_Problem to work on_. Pick up the court passage on an implied power to reconsider decisions under the Migration Act, writing on from its final sentence.

_Extracted text_.
Against the difficulties that may arise from the implication of a power to reconsider a decision there is the convenience and flexibility of a process by which a primary decision-maker may be persuaded on appropriate and cogent material that a decision taken ought to be re-opened without the necessity of invoking the full panoply of judicial or express statutory review procedures.  There is nothing inherently angelical about administrative decision-making under the grant of a statutory power that requires the mind that engages in it to be unrepentantly set upon each decision taken.

The general question whether an implication should be found in the express words of a statute has been said to depend upon whether it is proper, having regard to accepted guides to construction, to find the implication and not on whether the implication is ‘necessary’ or ‘obvious’: see F A R Bennion, Statutory Interpretation (1984), p 245.  While implication can often be justified by necessity, it should not be limited by that condition.  The question whether some power, right or duty is to be implied into a statute will depend upon the construction of the provisions under consideration having regard to their purpose and context and other traces of the convenient phantom of legislative intention….

While it may be accepted that a power to reconsider a decision made in the exercise of a statutory discretion will have the advantage of convenience, it cannot always claim the virtue of necessity.  And in the context of the Migration Act as it presently stands with specific provisions for review of decisions and the making of regulations relating thereto, I do not consider, in the absence of clear words, that it would be proper to imply such a power.  The implication so far as it would relate to the exercise of the power under the Act to grant or refuse to grant an entry permit is not to be affected by what appears in the Regulations.  Nevertheless, the existence of the regulation making power and the detailed provisions of s 115 in relation to the review of decisions tends to suggest a legislative purpose of codifying and confining the bases upon which decisions made under the Act or Regulations are able to be reviewed.   In my opinion there is no implied power on the part of an officer refusing the grant of a December 1989 (Temporary) Entry Permit to reconsider that decision once it has been formally made and notified to the applicant.  The objection to competency and the question raised by [the] ground [of review] … collapse into the same point.  The objection succeeds and [the] ground [of review] … fails.”

_Dataset rows_.

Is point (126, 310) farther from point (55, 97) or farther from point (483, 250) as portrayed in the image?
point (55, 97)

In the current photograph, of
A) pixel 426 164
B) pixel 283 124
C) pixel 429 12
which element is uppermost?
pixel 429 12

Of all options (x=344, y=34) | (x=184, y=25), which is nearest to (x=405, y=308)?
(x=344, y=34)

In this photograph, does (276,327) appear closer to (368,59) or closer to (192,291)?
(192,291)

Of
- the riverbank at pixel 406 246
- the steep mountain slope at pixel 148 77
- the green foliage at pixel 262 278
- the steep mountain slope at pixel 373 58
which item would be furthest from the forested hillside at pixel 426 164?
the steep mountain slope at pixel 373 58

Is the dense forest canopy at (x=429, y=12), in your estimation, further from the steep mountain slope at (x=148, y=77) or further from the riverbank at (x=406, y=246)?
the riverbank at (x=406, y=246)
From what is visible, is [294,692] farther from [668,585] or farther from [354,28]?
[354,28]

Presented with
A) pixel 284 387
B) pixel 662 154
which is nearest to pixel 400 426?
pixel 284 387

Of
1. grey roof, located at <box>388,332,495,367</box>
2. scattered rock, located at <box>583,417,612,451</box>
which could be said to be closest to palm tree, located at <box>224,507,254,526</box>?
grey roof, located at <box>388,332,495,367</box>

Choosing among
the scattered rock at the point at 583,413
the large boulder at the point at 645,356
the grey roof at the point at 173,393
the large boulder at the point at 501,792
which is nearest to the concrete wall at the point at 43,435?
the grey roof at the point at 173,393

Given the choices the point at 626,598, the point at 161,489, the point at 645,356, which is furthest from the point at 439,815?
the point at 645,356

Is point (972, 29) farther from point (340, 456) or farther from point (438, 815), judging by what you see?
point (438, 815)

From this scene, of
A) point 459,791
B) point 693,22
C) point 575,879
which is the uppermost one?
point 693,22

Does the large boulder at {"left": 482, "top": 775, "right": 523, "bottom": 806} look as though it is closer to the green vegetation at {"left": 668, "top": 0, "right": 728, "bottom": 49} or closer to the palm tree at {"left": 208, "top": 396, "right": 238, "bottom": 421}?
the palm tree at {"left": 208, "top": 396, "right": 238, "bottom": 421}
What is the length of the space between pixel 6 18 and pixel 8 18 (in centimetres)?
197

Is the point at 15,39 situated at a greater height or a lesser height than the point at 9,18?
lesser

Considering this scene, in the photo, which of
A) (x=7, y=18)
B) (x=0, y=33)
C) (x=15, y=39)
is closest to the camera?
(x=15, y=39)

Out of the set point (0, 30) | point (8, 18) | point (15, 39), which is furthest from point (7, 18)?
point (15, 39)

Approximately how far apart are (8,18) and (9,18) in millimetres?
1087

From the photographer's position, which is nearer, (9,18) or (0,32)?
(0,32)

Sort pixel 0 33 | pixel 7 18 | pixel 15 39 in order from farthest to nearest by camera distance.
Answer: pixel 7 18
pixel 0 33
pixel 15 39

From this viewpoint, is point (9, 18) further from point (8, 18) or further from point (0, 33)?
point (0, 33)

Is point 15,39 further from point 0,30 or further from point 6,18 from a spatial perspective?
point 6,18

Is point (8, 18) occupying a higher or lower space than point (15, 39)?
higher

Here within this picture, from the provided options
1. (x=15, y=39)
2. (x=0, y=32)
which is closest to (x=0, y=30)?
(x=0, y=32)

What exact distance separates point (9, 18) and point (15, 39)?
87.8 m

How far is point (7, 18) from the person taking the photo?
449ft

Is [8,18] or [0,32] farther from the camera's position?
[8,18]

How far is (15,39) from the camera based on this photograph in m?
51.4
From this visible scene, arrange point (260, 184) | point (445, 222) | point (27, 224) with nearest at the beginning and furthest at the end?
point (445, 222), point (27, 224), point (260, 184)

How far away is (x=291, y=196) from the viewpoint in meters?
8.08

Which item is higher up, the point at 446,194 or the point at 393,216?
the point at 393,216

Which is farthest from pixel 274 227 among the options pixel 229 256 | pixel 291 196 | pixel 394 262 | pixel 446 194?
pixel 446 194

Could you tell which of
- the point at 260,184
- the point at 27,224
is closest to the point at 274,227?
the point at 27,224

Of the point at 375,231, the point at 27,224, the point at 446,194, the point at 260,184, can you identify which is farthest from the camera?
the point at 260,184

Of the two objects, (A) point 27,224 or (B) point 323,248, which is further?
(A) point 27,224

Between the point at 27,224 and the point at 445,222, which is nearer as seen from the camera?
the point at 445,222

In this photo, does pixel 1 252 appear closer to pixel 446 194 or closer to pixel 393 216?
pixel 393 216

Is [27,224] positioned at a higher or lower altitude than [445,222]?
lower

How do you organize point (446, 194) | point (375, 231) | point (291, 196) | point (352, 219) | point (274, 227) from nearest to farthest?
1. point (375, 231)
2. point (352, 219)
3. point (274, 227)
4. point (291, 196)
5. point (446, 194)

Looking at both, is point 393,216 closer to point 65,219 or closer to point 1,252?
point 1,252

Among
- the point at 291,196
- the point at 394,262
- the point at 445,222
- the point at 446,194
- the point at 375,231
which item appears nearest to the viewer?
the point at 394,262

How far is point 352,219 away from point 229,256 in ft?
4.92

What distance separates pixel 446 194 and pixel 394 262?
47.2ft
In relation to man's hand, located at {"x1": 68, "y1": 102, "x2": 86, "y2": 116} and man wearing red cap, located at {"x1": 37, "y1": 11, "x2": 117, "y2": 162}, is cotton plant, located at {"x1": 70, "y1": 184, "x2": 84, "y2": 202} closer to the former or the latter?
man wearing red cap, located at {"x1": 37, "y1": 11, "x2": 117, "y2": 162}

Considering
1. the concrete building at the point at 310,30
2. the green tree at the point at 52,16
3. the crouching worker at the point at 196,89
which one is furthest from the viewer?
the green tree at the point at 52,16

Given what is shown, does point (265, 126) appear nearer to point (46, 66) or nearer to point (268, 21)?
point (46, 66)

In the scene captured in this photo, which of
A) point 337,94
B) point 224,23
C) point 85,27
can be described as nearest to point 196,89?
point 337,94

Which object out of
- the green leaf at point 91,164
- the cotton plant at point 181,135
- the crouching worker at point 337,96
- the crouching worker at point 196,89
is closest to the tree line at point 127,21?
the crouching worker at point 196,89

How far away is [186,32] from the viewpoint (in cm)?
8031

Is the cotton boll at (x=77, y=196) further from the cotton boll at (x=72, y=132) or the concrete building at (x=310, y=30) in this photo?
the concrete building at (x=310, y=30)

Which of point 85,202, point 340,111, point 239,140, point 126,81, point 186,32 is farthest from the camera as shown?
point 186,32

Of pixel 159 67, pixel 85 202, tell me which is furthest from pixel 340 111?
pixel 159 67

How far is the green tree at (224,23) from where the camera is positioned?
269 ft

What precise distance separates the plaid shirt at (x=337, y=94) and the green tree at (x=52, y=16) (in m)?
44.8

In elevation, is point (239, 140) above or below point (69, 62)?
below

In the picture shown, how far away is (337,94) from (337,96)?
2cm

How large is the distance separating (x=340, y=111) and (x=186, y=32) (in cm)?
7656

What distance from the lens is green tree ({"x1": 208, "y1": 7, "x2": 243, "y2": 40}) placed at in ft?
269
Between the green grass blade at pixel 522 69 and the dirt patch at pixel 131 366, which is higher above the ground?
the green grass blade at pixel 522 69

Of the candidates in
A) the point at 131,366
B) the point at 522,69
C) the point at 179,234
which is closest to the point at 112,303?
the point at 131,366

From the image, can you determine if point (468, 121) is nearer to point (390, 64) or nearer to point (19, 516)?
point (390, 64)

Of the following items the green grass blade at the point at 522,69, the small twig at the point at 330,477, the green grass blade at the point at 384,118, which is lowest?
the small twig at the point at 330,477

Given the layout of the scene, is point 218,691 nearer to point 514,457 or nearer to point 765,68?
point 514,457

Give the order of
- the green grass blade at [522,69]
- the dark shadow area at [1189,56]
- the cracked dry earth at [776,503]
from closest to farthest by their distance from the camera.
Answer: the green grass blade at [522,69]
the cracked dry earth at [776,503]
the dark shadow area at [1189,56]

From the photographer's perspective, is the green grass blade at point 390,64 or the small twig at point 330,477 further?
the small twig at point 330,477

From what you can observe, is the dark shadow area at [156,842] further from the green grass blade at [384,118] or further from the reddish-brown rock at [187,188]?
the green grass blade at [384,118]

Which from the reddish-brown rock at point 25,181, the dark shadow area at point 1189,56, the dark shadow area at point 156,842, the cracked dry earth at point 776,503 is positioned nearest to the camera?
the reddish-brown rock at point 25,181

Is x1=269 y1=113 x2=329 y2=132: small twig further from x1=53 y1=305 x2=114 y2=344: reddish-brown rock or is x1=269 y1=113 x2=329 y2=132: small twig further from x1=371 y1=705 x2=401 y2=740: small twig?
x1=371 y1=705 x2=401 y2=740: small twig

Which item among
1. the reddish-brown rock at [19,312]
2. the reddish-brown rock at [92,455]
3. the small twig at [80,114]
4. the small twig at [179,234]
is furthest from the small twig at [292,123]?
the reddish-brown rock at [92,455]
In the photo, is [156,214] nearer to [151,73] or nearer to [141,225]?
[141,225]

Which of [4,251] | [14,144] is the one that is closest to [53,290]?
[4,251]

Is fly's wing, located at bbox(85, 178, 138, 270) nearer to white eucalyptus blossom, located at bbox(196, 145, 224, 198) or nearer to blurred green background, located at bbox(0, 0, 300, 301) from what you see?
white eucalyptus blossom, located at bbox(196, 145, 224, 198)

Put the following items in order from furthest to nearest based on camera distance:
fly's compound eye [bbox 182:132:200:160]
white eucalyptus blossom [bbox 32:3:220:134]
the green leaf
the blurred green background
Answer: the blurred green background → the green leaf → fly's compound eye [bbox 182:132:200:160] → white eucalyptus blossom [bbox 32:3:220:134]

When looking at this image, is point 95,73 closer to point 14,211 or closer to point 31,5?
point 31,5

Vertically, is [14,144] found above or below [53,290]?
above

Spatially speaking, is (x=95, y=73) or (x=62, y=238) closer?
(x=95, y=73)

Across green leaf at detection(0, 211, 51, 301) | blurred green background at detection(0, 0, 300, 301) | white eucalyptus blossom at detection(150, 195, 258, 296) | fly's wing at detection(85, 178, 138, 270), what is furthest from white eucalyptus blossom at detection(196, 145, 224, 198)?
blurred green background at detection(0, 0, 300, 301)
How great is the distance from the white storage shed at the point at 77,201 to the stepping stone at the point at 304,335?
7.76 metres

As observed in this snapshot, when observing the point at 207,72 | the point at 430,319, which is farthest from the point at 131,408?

_Result for this task_.
14                  It must be pointed out immediately that, in Sloane, as in the submissions before me in the present case, no reference was made to subs 33(1) of the Acts Interpretation Act 1901 (Cth), which provides that, “Where an Act confers a power …, then, unless the contrary intention appears, the power may be exercised … from time to time as occasion requires.” It was that provision, together with an absence of the appearance of a contrary intention in the Act, which had led Gummow J, in obiter in Minister for Immigration and Ethnic Affairs v Kurtovic (1990) 21 FCR 193 (Neaves, Ryan and Gummow JJ), to conclude (at 218) that the Minister’s power under the Act to make a deportation order was exercisable so as to revoke a deportation order previously made.

15                  Sloane, subs 33(1) of the Acts Interpretation Act and what Gummow J had said in obiter in Kurtovic were recently discussed in the joint reasons for judgment of Beaumont and Carr JJ in Minister for Immigration and Multicultural Affairs v Bhardwaj [2000] FCA 789 (Beaumont, Carr and Lehane JJ, 15 June 2000, unreported).  In those joint reasons for judgment, their Honours distinguished Sloane, as having concerned a decision-making power of the Minister, rather than of the Immigration Review Tribunal, it being the latter decision-maker with whose powers the Court was concerned in Bhardwaj.  It is, however, to be noted that their Honours did not conclude that Sloane had been wrongly decided and, for myself, I can see no reason to assume that French J would have reached in Sloane a different conclusion than the one which he actually reached if he had taken into account subs 33(1) of the Acts Interpretation Act and what Gummow J had said in obiter in Kurtovic.  I infer that French J’s response to any reliance before him on subs 33(1) of the Acts Interpretation Act would obviously have been that the contrary intention referred to in that provision did appear in the Act for the very reasons which he gave for construing as he did the provision conferring the power to decide to grant an application for the particular type of entry permit there under consideration. 

16                  Certainly, so far as French J’s approach generally to the question of implication in statutes is concerned, it was subsequently referred to with approval in the joint reasons for judgment of French and Beazley JJ (at 37) in Austereo Ltd v Trade Practices Commission (1993) 41 FCR 1 (Gummow, French and Beazley JJ).  Further, in Comptroller-General of Customs v ACI Pet Operations Pty Ltd (1994) 49 FCR 56, a Full Court of this Court (Beaumont, French and Drummond JJ) would apparently have followed French J in Sloane if it had been necessary (which, in the result, it was not) to decide a similar question in the circumstances of that case (see at 72-73).  Finally, in the reasons for judgment of Madgwick J in the recent case of Semunigus v Minister for Immigration & Multicultural Affairs [2000] FCA 240 (Spender, Higgins and Madgwick JJ, 16 March 2000, unreported), his Honour referred (at [107]) to French J’s decision in Sloane with apparent approval.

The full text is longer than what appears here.